Question: Jupyter python cell will not finish to completion how to fix hash(id(seq) issue
0
gravatar for bcheda
20 months ago by
bcheda0
bcheda0 wrote:

I'm working on a project for my bioinformatics course for which there is no reference guide due to its De novo approach. Whenever I run my code of the 3732 test sequences it is supposed to go through, the program runs through about 20-25 sequences before quitting and outputting this error:

/anaconda3/lib/python3.6/site-packages/Bio/Seq.py:152: BiopythonWarning: Biopython Seq objects now use string comparison. Older versions of Biopython used object comparison. During this transition, please use hash(id(my_seq)) or my_dict[id(my_seq)] if you want the old behaviour, or use hash(str(my_seq)) or my_dict[str(my_seq)] for the new string hashing behaviour. "the new string hashing behaviour.", BiopythonWarning)

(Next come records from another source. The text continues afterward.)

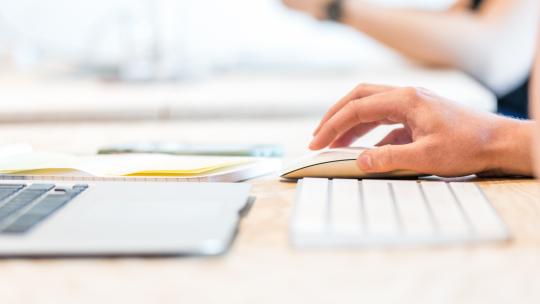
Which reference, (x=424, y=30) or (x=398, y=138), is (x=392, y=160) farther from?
(x=424, y=30)

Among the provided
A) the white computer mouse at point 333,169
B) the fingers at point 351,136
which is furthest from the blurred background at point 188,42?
the white computer mouse at point 333,169

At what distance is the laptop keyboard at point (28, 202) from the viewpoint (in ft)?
2.17

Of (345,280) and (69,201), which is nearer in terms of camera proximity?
(345,280)

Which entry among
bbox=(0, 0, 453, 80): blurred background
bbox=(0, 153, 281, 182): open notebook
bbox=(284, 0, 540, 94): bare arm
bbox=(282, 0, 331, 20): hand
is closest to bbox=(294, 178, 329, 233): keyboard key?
bbox=(0, 153, 281, 182): open notebook

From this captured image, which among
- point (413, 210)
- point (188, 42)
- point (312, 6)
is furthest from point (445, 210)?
point (188, 42)

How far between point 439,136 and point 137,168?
339mm

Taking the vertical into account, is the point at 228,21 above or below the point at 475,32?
above

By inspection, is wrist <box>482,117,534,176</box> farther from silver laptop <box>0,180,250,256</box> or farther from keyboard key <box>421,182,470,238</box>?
silver laptop <box>0,180,250,256</box>

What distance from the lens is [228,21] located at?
2709 mm

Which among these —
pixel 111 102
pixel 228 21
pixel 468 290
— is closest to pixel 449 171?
pixel 468 290

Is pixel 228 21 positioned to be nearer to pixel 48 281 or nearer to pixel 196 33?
pixel 196 33

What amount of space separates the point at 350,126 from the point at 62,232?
44 cm

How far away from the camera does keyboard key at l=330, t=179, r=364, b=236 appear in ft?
2.10

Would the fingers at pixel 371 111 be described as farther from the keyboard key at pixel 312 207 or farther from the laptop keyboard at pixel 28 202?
the laptop keyboard at pixel 28 202
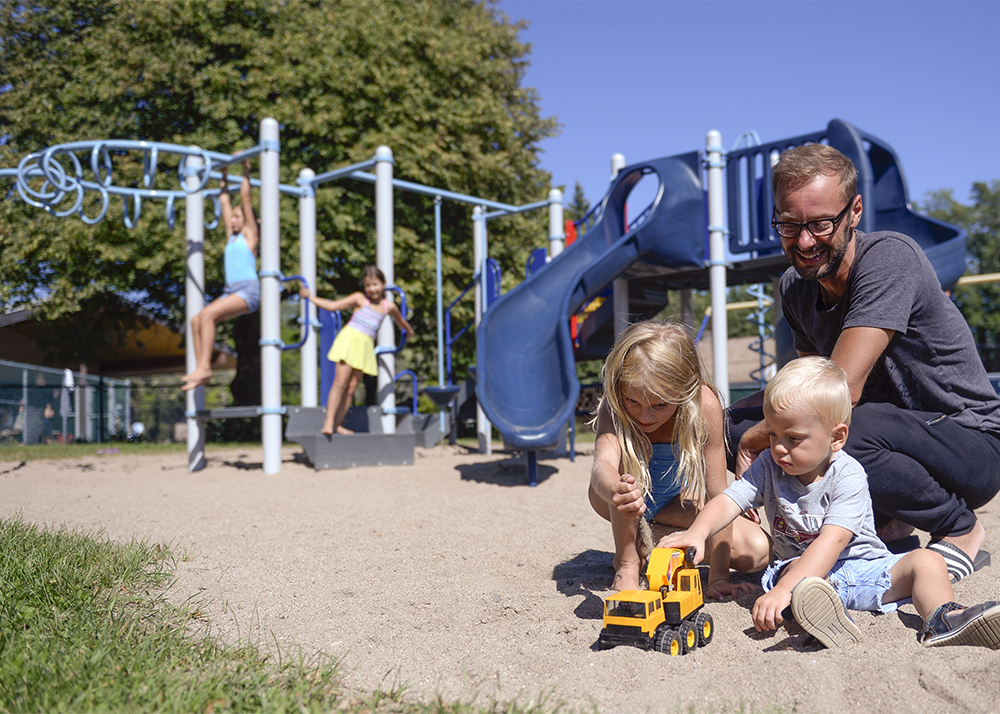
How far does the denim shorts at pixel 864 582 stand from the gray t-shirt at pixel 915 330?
63 cm

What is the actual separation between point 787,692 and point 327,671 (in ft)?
3.53

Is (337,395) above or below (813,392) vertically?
below

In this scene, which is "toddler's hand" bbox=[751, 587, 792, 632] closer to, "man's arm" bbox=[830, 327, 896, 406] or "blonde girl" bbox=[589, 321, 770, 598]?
"blonde girl" bbox=[589, 321, 770, 598]

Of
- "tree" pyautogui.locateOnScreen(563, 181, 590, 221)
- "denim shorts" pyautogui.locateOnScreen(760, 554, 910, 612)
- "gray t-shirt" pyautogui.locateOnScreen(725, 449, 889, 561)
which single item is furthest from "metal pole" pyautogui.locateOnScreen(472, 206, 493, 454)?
"tree" pyautogui.locateOnScreen(563, 181, 590, 221)

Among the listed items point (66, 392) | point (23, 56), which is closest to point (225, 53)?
point (23, 56)

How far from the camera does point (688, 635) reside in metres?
2.07

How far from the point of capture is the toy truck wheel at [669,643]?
2029mm

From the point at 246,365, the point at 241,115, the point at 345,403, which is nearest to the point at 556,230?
the point at 345,403

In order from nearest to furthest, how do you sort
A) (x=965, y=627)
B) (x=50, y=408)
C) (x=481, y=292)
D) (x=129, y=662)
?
(x=129, y=662) → (x=965, y=627) → (x=481, y=292) → (x=50, y=408)

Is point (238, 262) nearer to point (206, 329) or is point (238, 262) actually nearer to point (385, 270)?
point (206, 329)

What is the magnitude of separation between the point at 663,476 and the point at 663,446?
0.11 m

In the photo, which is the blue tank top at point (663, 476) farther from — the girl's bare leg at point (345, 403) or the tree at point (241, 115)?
the tree at point (241, 115)

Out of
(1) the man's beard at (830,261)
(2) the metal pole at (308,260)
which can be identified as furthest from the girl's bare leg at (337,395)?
(1) the man's beard at (830,261)

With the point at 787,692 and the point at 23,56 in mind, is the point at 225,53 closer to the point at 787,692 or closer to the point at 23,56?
the point at 23,56
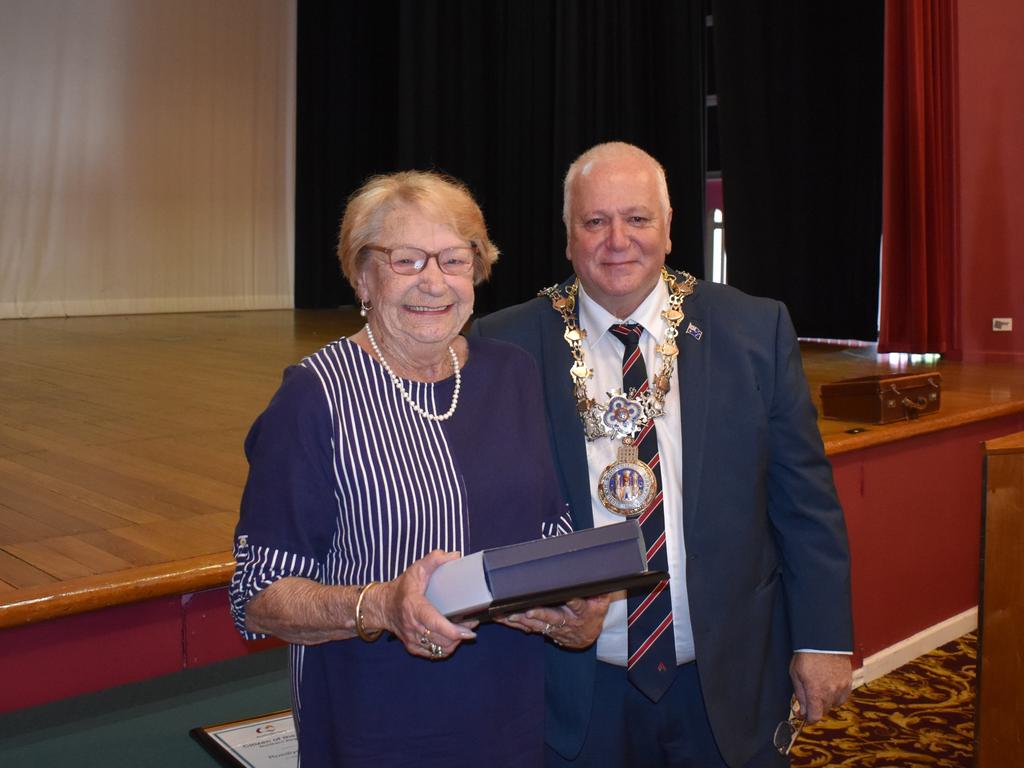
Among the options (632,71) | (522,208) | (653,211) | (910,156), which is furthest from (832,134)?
(653,211)

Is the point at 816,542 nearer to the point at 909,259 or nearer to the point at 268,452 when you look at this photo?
the point at 268,452

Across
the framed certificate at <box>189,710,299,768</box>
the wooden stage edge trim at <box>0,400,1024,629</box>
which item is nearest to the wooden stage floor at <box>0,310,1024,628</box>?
the wooden stage edge trim at <box>0,400,1024,629</box>

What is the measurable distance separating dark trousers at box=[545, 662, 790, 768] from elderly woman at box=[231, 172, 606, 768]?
370mm

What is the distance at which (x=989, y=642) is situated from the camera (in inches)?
98.7

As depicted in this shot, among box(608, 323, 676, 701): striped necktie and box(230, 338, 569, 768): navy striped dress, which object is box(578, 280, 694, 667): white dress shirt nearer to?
box(608, 323, 676, 701): striped necktie

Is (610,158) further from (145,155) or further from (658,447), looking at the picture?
(145,155)

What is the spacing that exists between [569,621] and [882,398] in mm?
2711

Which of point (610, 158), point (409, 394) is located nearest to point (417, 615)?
point (409, 394)

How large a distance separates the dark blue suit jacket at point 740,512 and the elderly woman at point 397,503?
37 cm

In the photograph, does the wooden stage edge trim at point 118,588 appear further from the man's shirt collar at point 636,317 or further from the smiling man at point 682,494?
the man's shirt collar at point 636,317

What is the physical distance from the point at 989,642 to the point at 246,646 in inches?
63.8

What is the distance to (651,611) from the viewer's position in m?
1.91

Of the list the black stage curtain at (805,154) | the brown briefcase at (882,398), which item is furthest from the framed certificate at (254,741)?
the black stage curtain at (805,154)

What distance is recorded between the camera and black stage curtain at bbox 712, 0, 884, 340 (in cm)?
834
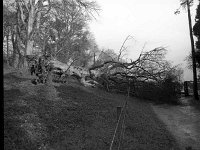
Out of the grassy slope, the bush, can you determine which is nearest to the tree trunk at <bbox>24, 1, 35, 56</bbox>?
the grassy slope

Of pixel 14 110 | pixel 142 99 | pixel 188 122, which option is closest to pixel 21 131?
pixel 14 110

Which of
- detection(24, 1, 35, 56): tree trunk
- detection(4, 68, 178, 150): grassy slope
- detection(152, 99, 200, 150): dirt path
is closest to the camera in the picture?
detection(4, 68, 178, 150): grassy slope

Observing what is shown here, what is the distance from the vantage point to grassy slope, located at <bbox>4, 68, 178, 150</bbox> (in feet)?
22.5

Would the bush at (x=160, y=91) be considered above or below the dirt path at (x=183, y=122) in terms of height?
above

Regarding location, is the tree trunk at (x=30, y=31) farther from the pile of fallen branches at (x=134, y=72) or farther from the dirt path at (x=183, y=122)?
the dirt path at (x=183, y=122)

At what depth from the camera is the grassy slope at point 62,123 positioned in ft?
22.5

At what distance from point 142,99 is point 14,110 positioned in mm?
12303

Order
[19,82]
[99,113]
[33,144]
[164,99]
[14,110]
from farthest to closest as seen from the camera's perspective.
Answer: [164,99], [19,82], [99,113], [14,110], [33,144]

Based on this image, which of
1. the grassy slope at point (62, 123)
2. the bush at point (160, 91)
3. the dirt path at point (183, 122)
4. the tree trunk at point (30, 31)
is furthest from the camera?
the bush at point (160, 91)

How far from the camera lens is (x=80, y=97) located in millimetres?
12648

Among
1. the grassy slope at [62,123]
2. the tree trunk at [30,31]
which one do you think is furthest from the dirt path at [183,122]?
the tree trunk at [30,31]

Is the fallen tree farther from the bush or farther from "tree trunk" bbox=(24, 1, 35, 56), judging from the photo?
"tree trunk" bbox=(24, 1, 35, 56)

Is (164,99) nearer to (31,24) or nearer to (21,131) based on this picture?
(31,24)

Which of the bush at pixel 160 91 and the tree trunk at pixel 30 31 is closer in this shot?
the tree trunk at pixel 30 31
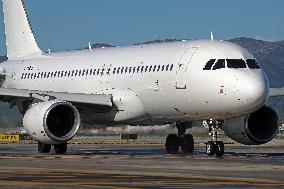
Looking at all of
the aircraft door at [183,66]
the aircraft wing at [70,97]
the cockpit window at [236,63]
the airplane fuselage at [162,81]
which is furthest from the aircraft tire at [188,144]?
the cockpit window at [236,63]

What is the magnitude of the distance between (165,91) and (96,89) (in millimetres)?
5349

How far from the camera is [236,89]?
34.5 m

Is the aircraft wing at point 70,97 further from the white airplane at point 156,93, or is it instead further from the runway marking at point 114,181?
the runway marking at point 114,181

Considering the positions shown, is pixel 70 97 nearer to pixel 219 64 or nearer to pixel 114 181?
pixel 219 64

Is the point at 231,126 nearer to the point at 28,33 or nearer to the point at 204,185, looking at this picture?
the point at 28,33

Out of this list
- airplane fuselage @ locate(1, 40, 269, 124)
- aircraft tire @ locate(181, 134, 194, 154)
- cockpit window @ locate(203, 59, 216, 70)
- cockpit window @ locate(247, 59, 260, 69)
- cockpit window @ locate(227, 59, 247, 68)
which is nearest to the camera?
airplane fuselage @ locate(1, 40, 269, 124)

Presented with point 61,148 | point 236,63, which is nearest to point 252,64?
point 236,63

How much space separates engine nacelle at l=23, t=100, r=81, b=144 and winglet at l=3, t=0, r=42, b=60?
1276cm

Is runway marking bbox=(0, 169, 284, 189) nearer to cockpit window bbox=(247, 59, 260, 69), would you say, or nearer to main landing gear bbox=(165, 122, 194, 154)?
cockpit window bbox=(247, 59, 260, 69)

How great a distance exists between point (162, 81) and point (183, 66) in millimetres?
1342

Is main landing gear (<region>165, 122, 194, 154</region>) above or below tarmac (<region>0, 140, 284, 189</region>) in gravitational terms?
above

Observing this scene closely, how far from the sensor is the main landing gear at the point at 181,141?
4059 cm

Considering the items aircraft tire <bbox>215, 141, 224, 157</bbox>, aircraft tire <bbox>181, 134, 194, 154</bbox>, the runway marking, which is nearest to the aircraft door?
aircraft tire <bbox>215, 141, 224, 157</bbox>

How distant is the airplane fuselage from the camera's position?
34.9 metres
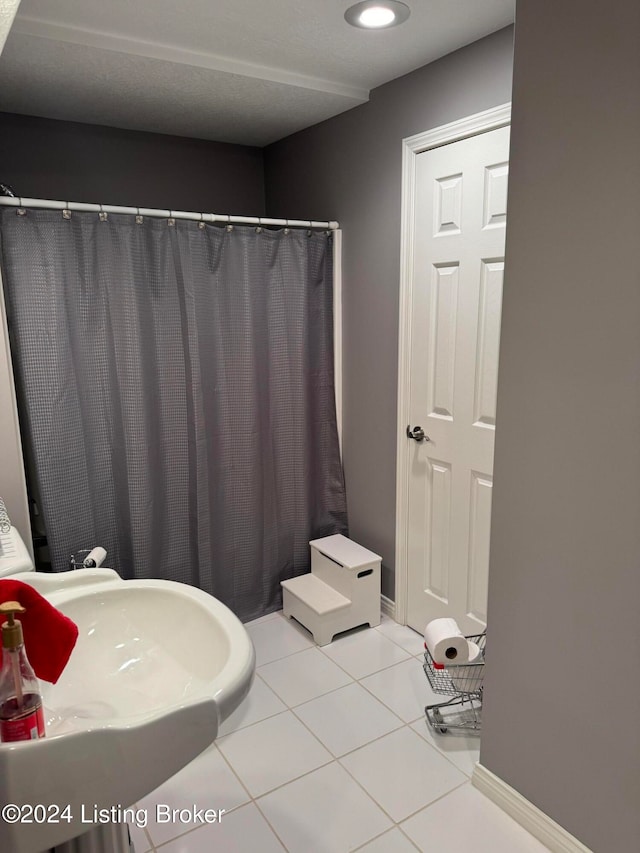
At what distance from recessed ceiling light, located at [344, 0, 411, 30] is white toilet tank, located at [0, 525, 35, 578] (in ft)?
5.91

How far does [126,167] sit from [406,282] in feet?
4.90

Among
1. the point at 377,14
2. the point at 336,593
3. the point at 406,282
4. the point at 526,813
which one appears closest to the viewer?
the point at 526,813

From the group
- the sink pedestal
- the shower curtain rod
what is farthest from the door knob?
the sink pedestal

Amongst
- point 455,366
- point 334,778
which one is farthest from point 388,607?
point 455,366

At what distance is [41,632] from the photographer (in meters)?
1.01

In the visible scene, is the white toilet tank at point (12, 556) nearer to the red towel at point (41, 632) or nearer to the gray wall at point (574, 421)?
the red towel at point (41, 632)

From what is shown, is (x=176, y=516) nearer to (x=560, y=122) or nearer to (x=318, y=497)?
(x=318, y=497)

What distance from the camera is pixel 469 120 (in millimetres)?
2145

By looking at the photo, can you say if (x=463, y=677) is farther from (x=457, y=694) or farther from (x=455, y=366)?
(x=455, y=366)

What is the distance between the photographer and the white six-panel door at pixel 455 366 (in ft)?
7.20

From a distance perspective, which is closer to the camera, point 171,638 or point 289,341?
point 171,638

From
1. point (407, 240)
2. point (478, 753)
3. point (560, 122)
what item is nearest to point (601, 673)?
point (478, 753)

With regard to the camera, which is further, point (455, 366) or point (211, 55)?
point (455, 366)

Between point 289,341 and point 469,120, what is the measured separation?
3.82 ft
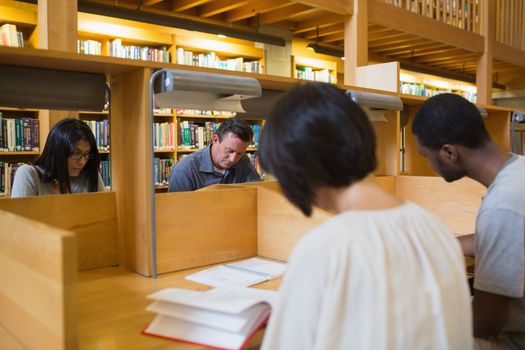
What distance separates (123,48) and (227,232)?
11.4ft

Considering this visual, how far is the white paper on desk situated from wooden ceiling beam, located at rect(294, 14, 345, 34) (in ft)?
10.6

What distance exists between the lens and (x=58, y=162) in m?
2.44

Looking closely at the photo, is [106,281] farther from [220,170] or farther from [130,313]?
→ [220,170]

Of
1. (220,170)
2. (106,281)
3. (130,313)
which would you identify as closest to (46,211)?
(106,281)

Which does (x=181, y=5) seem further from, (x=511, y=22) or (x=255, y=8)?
(x=511, y=22)

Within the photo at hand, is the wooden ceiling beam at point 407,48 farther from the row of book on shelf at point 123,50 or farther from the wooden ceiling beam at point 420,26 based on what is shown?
the row of book on shelf at point 123,50

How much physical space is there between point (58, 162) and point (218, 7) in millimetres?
2896

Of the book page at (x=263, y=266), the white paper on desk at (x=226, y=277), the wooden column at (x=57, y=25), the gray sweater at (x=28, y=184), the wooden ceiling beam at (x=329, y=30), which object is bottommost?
the white paper on desk at (x=226, y=277)

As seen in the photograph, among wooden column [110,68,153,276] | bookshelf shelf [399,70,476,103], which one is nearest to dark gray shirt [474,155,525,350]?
wooden column [110,68,153,276]

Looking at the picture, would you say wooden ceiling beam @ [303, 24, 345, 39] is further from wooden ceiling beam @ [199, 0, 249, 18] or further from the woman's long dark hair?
the woman's long dark hair

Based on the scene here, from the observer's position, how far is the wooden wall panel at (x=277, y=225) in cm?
192

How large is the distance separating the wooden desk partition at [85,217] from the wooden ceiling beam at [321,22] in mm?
3248

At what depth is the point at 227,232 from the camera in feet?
6.50

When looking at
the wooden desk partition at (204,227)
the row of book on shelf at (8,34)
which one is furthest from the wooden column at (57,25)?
the row of book on shelf at (8,34)
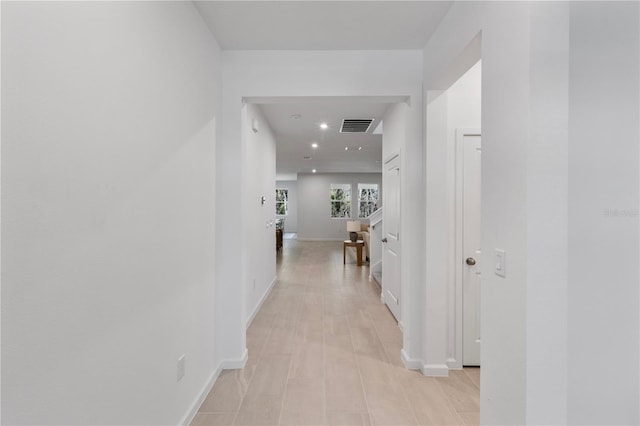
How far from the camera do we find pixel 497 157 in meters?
1.39

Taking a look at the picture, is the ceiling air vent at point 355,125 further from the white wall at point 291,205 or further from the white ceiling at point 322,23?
the white wall at point 291,205

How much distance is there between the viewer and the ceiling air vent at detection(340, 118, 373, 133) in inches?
169

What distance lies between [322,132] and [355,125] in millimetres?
689

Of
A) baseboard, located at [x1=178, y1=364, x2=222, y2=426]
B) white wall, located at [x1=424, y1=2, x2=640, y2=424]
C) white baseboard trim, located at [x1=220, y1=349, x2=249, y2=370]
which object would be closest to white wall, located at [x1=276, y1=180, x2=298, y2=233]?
white baseboard trim, located at [x1=220, y1=349, x2=249, y2=370]

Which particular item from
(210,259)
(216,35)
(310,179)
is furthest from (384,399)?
(310,179)

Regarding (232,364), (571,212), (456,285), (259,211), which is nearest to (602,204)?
(571,212)

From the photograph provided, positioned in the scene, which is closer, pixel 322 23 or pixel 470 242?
pixel 322 23

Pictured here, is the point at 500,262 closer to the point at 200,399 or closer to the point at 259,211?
the point at 200,399

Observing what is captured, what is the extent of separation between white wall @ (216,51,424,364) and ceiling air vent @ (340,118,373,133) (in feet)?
5.95

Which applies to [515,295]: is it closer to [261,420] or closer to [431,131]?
[431,131]

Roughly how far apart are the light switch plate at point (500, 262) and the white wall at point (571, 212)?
29 mm

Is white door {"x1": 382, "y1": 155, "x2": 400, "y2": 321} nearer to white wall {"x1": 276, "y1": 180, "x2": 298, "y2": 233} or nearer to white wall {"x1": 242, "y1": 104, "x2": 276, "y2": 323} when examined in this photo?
white wall {"x1": 242, "y1": 104, "x2": 276, "y2": 323}

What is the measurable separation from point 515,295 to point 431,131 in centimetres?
148

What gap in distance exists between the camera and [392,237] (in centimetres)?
381
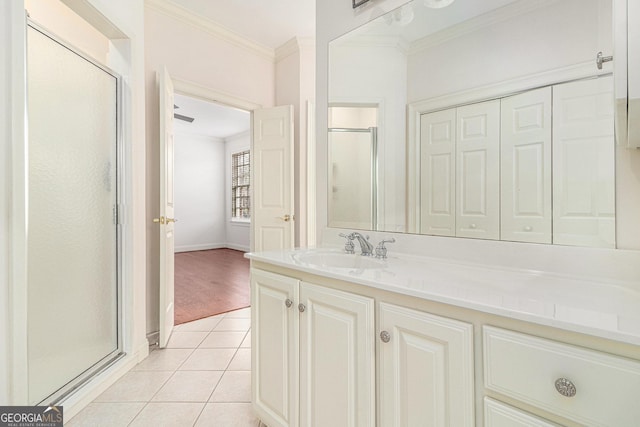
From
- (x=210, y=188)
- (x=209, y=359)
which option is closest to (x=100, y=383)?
(x=209, y=359)

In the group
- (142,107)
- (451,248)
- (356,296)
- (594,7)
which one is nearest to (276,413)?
(356,296)

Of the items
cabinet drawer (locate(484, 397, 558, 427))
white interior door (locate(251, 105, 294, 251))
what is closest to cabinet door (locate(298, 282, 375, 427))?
cabinet drawer (locate(484, 397, 558, 427))

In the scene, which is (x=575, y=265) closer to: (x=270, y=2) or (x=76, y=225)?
(x=76, y=225)

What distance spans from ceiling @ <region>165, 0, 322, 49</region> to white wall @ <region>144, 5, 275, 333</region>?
0.40 feet

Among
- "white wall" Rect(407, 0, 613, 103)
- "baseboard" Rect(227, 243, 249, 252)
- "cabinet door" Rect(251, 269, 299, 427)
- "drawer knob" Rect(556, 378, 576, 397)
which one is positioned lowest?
"baseboard" Rect(227, 243, 249, 252)

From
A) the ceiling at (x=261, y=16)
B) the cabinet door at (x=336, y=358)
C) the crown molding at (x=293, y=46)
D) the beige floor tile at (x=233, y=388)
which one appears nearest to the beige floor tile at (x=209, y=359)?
the beige floor tile at (x=233, y=388)

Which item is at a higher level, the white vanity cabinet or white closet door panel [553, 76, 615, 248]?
white closet door panel [553, 76, 615, 248]

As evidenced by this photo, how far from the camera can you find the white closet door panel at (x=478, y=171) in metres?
1.21

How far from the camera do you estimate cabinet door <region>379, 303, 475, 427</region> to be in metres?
0.77

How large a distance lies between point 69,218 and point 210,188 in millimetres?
5906

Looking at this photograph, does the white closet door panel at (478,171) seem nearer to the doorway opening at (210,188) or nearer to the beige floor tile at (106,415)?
the beige floor tile at (106,415)

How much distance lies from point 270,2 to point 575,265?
294 centimetres

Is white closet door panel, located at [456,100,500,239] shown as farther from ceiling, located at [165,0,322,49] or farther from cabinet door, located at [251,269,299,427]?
Answer: ceiling, located at [165,0,322,49]

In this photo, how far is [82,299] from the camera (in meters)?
1.76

I have tried everything I could think of to fix this. Essentially, once this code figures out all the palindromes in the test sequences while making sure to remove duplicates, it then sorts the list and goes out and searches for those palindromes in specified genes. It is then supposed to output a hit table for each palindrome and sequence if that palindrome exists and where it exists. I am very new to python so any help would be appreciated. my code is as follows:

from Bio import Entrez, SeqIO
from Bio.Seq import Seq
import time
from nbconvert.preprocessors import ExecutePreprocessor
ep = ExecutePreprocessor(timeout=6000, kernel_name='python3')
def reverse_complement(string):
    seq_dict = {'A': 'T', 'T': 'A', 'G': 'C', 'C': 'G'}
    return ''.join([seq_dict[base] for base in (string)])
def reverse_palindromes(string, record):
    PrimaryStringresults = []
    lengthofinput = len(string)
    for character_position_in_input in range(lengthofinput):
        for Possible_Palidrome_Length in range(4, 12, 2):

            if character_position_in_input + Possible_Palidrome_Length > lengthofinput:
                continue
            input_string = string[character_position_in_input:character_position_in_input+Possible_Palidrome_Length]

            complemented_string = reverse_complement(string)

            complement = complemented_string[character_position_in_input:character_position_in_input+Possible_Palidrome_Length]
            # Original direction: 5'- G  A  A  T  T  C -3'
            # Original direction: 3'- C  T  T  A  A  G -5'

                # read as: 5'- G  A  A  T  T  C -3'
                # read as: 3'- G  A  A  T  T  C -5'
                # if all the positions match then it is a palindrome
            if input_string == complement[::-1]:
                    PrimaryStringresults.append((string[character_position_in_input:character_position_in_input+Possible_Palidrome_Length]))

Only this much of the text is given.